Remember how I decided that all CPU optimizations are fair game? That turns out to be the Surface’s Achilles heel. Scientific computing thrives on single instruction multiple data (SIMD) features in a CPU. These essentially short-circuit arithmetic operations, making the CPU run multiple computations in a single machine opcode. Having a CPU with SIMD features turbocharges LLM inference since LLMs are just one giant math equation.
The intense corner-cutting on the Pentium 4415Y chip (to make it not guzzle power) left only SSE2 as its saving grace. llama.cpp will leverage SSE2, but only provides baseline performance. The clock speed doesn’t help much either. Conversely, the Cortex A76 CPU is packed with SIMD features. Among the available SIMD instructions in the Cortex A76 are:
- dot products (
__ARM_FEATURE_DOTPROD), - fused multiply-accumulate (
__ARM_FEATURE_FMA), and - 16-bit float vector math (
__ARM_FEATURE_FP16_VECTOR_ARITHMETIC) with native 16-bit float types (__ARM_NEON_FP).
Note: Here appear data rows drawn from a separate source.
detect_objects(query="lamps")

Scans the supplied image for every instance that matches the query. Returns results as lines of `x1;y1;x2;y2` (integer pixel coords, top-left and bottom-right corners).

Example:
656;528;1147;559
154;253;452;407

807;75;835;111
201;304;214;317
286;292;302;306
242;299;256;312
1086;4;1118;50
Big props to the ARM team for designing such a power-efficient chip with all these capabilities.
EOF
I’ll continue to benchmark for my local LLM device and model. Qwen3-0.6B is a good start. If I can get better quality outputs at ~ 30 t/s with another model, I’d pivot. As of right now, Qwen3.5-0.8B is a bit sluggish on the Pi 5, although there is some promise in the outputs.
Also, PicoClaw crossed my radar recently. It’s a clone of OpenClaw, lean on resources, and suits my experimental setup. Hosting the LLM close to the agent seems like a good idea.
I want to benchmark on more modern chips. AI compute capabilities have certainly risen to first-class citizens in modern chips. I wouldn’t be surprised if these new CPUs knock the benchmarks out of the park. What matters now is how we get the best bang for our buck.